The Music Hall's problem is, of course, economic. The stage show is perhaps the best entertainment bargain in town; for as little as $2, a patron has been able to see low-kitsch ballet, precision numbers by the Rockettes, a magic show, an occasional elephant, horses and giant fountain displays. While Rockefeller Center, which owns the theater, is now giving it a $1,000,000 annual subsidy, the money does not make up for a marked drop in attendance over the last two decades. In its peak years in the '40s, the Music Hall attracted 12 million visitors a year, a number which had fallen off to 5,000,000 by 1969 and is now down to 4,000,000. Though the lines outside the box office can still stretch as far as three-quarters of a mile during holidays, week days and nights find the cavernous hall only 10% filled.
No Strike. Though there was not an actual strike last week, management abruptly closed the hall after the musicians' union refused to accept its contract offer. Salaries were a secondary issue. What the musicians objected to was management's cost-cutting plan to get by, when members were away or sick, with a smaller orchestra. Mayor John Lindsay, distressed at the possibility of losing one of the city's biggest tourist attractions, called both sides to meet with him, and the hall reopened.

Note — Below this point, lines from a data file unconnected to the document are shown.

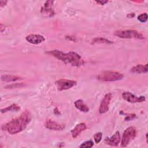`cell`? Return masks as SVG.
Segmentation results:
<instances>
[{
  "label": "cell",
  "instance_id": "3",
  "mask_svg": "<svg viewBox=\"0 0 148 148\" xmlns=\"http://www.w3.org/2000/svg\"><path fill=\"white\" fill-rule=\"evenodd\" d=\"M123 75L118 72L106 71L99 73L97 79L102 82H115L122 79Z\"/></svg>",
  "mask_w": 148,
  "mask_h": 148
},
{
  "label": "cell",
  "instance_id": "24",
  "mask_svg": "<svg viewBox=\"0 0 148 148\" xmlns=\"http://www.w3.org/2000/svg\"><path fill=\"white\" fill-rule=\"evenodd\" d=\"M108 1H95V2L98 3H99L100 5H105V3H106Z\"/></svg>",
  "mask_w": 148,
  "mask_h": 148
},
{
  "label": "cell",
  "instance_id": "16",
  "mask_svg": "<svg viewBox=\"0 0 148 148\" xmlns=\"http://www.w3.org/2000/svg\"><path fill=\"white\" fill-rule=\"evenodd\" d=\"M21 77L17 76H14V75H5L1 76V80L2 81L6 82H15L17 80H21Z\"/></svg>",
  "mask_w": 148,
  "mask_h": 148
},
{
  "label": "cell",
  "instance_id": "19",
  "mask_svg": "<svg viewBox=\"0 0 148 148\" xmlns=\"http://www.w3.org/2000/svg\"><path fill=\"white\" fill-rule=\"evenodd\" d=\"M94 146V143L92 140H87L82 143L80 145V147H86V148H90Z\"/></svg>",
  "mask_w": 148,
  "mask_h": 148
},
{
  "label": "cell",
  "instance_id": "5",
  "mask_svg": "<svg viewBox=\"0 0 148 148\" xmlns=\"http://www.w3.org/2000/svg\"><path fill=\"white\" fill-rule=\"evenodd\" d=\"M136 129L134 127H130L126 128L123 132L121 140V145L123 147H126L131 140L135 139L136 136Z\"/></svg>",
  "mask_w": 148,
  "mask_h": 148
},
{
  "label": "cell",
  "instance_id": "20",
  "mask_svg": "<svg viewBox=\"0 0 148 148\" xmlns=\"http://www.w3.org/2000/svg\"><path fill=\"white\" fill-rule=\"evenodd\" d=\"M138 20L141 23H145L147 20V14L146 13H142L138 16Z\"/></svg>",
  "mask_w": 148,
  "mask_h": 148
},
{
  "label": "cell",
  "instance_id": "2",
  "mask_svg": "<svg viewBox=\"0 0 148 148\" xmlns=\"http://www.w3.org/2000/svg\"><path fill=\"white\" fill-rule=\"evenodd\" d=\"M46 53L62 61L65 64H69L73 66H80L84 64V61L81 56L73 51L65 53L58 50H53L46 52Z\"/></svg>",
  "mask_w": 148,
  "mask_h": 148
},
{
  "label": "cell",
  "instance_id": "17",
  "mask_svg": "<svg viewBox=\"0 0 148 148\" xmlns=\"http://www.w3.org/2000/svg\"><path fill=\"white\" fill-rule=\"evenodd\" d=\"M20 109V106L17 105L16 103H13L5 108H3V109H2L1 110V112L2 113H6V112H12V111H15V112H17L18 110H19Z\"/></svg>",
  "mask_w": 148,
  "mask_h": 148
},
{
  "label": "cell",
  "instance_id": "18",
  "mask_svg": "<svg viewBox=\"0 0 148 148\" xmlns=\"http://www.w3.org/2000/svg\"><path fill=\"white\" fill-rule=\"evenodd\" d=\"M92 43H109V44H111L113 42H112V41L106 39L105 38H101V37H98V38H95L94 39H93V40H92Z\"/></svg>",
  "mask_w": 148,
  "mask_h": 148
},
{
  "label": "cell",
  "instance_id": "21",
  "mask_svg": "<svg viewBox=\"0 0 148 148\" xmlns=\"http://www.w3.org/2000/svg\"><path fill=\"white\" fill-rule=\"evenodd\" d=\"M24 86V84L22 83H14L10 85H7L5 87V88H19Z\"/></svg>",
  "mask_w": 148,
  "mask_h": 148
},
{
  "label": "cell",
  "instance_id": "11",
  "mask_svg": "<svg viewBox=\"0 0 148 148\" xmlns=\"http://www.w3.org/2000/svg\"><path fill=\"white\" fill-rule=\"evenodd\" d=\"M121 140L120 134L119 131L116 132V133L112 136L110 138H106L104 140V142L109 146H117Z\"/></svg>",
  "mask_w": 148,
  "mask_h": 148
},
{
  "label": "cell",
  "instance_id": "7",
  "mask_svg": "<svg viewBox=\"0 0 148 148\" xmlns=\"http://www.w3.org/2000/svg\"><path fill=\"white\" fill-rule=\"evenodd\" d=\"M53 3L54 1H47L45 2L43 6L40 9V13L43 16L51 17L55 14V12L52 8Z\"/></svg>",
  "mask_w": 148,
  "mask_h": 148
},
{
  "label": "cell",
  "instance_id": "6",
  "mask_svg": "<svg viewBox=\"0 0 148 148\" xmlns=\"http://www.w3.org/2000/svg\"><path fill=\"white\" fill-rule=\"evenodd\" d=\"M77 82L73 80H68L62 79L56 82V84L59 91H63L69 89L72 87L76 86Z\"/></svg>",
  "mask_w": 148,
  "mask_h": 148
},
{
  "label": "cell",
  "instance_id": "25",
  "mask_svg": "<svg viewBox=\"0 0 148 148\" xmlns=\"http://www.w3.org/2000/svg\"><path fill=\"white\" fill-rule=\"evenodd\" d=\"M6 3H7V1H0V6H1V7H3V6H5Z\"/></svg>",
  "mask_w": 148,
  "mask_h": 148
},
{
  "label": "cell",
  "instance_id": "23",
  "mask_svg": "<svg viewBox=\"0 0 148 148\" xmlns=\"http://www.w3.org/2000/svg\"><path fill=\"white\" fill-rule=\"evenodd\" d=\"M135 117H136V114H128V116H127L126 117V118L125 119V121L131 120L133 119H134Z\"/></svg>",
  "mask_w": 148,
  "mask_h": 148
},
{
  "label": "cell",
  "instance_id": "1",
  "mask_svg": "<svg viewBox=\"0 0 148 148\" xmlns=\"http://www.w3.org/2000/svg\"><path fill=\"white\" fill-rule=\"evenodd\" d=\"M32 119V115L28 110H24L18 117L3 124L2 129L10 134H16L23 131Z\"/></svg>",
  "mask_w": 148,
  "mask_h": 148
},
{
  "label": "cell",
  "instance_id": "15",
  "mask_svg": "<svg viewBox=\"0 0 148 148\" xmlns=\"http://www.w3.org/2000/svg\"><path fill=\"white\" fill-rule=\"evenodd\" d=\"M74 104L75 108L82 112H88L90 110L89 108L84 103L82 99L76 100Z\"/></svg>",
  "mask_w": 148,
  "mask_h": 148
},
{
  "label": "cell",
  "instance_id": "4",
  "mask_svg": "<svg viewBox=\"0 0 148 148\" xmlns=\"http://www.w3.org/2000/svg\"><path fill=\"white\" fill-rule=\"evenodd\" d=\"M114 35L120 38L124 39H136L143 40L145 39L144 36L135 30H123L116 31Z\"/></svg>",
  "mask_w": 148,
  "mask_h": 148
},
{
  "label": "cell",
  "instance_id": "12",
  "mask_svg": "<svg viewBox=\"0 0 148 148\" xmlns=\"http://www.w3.org/2000/svg\"><path fill=\"white\" fill-rule=\"evenodd\" d=\"M25 40L34 45H38L44 42L45 38L43 36L39 34H29L25 37Z\"/></svg>",
  "mask_w": 148,
  "mask_h": 148
},
{
  "label": "cell",
  "instance_id": "10",
  "mask_svg": "<svg viewBox=\"0 0 148 148\" xmlns=\"http://www.w3.org/2000/svg\"><path fill=\"white\" fill-rule=\"evenodd\" d=\"M45 127L50 130L61 131L65 128V125L59 124L51 119H47L45 123Z\"/></svg>",
  "mask_w": 148,
  "mask_h": 148
},
{
  "label": "cell",
  "instance_id": "9",
  "mask_svg": "<svg viewBox=\"0 0 148 148\" xmlns=\"http://www.w3.org/2000/svg\"><path fill=\"white\" fill-rule=\"evenodd\" d=\"M111 99H112L111 93H108L105 94L99 105V113L100 114L105 113L108 111L109 106Z\"/></svg>",
  "mask_w": 148,
  "mask_h": 148
},
{
  "label": "cell",
  "instance_id": "13",
  "mask_svg": "<svg viewBox=\"0 0 148 148\" xmlns=\"http://www.w3.org/2000/svg\"><path fill=\"white\" fill-rule=\"evenodd\" d=\"M86 128V125L84 123H80L77 124L75 127L71 131V135L73 138L77 137L79 134Z\"/></svg>",
  "mask_w": 148,
  "mask_h": 148
},
{
  "label": "cell",
  "instance_id": "22",
  "mask_svg": "<svg viewBox=\"0 0 148 148\" xmlns=\"http://www.w3.org/2000/svg\"><path fill=\"white\" fill-rule=\"evenodd\" d=\"M102 133L101 132H97L96 134H94V139L95 142L96 143H99L101 139H102Z\"/></svg>",
  "mask_w": 148,
  "mask_h": 148
},
{
  "label": "cell",
  "instance_id": "14",
  "mask_svg": "<svg viewBox=\"0 0 148 148\" xmlns=\"http://www.w3.org/2000/svg\"><path fill=\"white\" fill-rule=\"evenodd\" d=\"M148 71L147 69V64L145 65L143 64H138L134 67H132L131 69V72L132 73H147Z\"/></svg>",
  "mask_w": 148,
  "mask_h": 148
},
{
  "label": "cell",
  "instance_id": "8",
  "mask_svg": "<svg viewBox=\"0 0 148 148\" xmlns=\"http://www.w3.org/2000/svg\"><path fill=\"white\" fill-rule=\"evenodd\" d=\"M123 98L130 103H138L145 101L146 98L144 96L137 97L130 92L125 91L122 94Z\"/></svg>",
  "mask_w": 148,
  "mask_h": 148
}]
</instances>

Though the management firmly denies it, it seems possible that after the Christmas rush, there may be major changes at the hall, perhaps even a subdivision of the '30s Art Deco auditorium into smaller theaters. Barring that, there might have to be a revision in programs. "The kind of family-oriented films we are dedicated to playing are becoming more difficult to find," explains the Music Hall's President Jack Gould. To a generation raised on relatively sophisticated TV variety shows, the dance routines seem simply cornball. Admitted a dancer last week: "Some of the things we have to do are so old-fashioned that we can hear the audience laughing at us." The Bob Hope movie last week was perhaps prophetic. Title: Cancel My Reservation.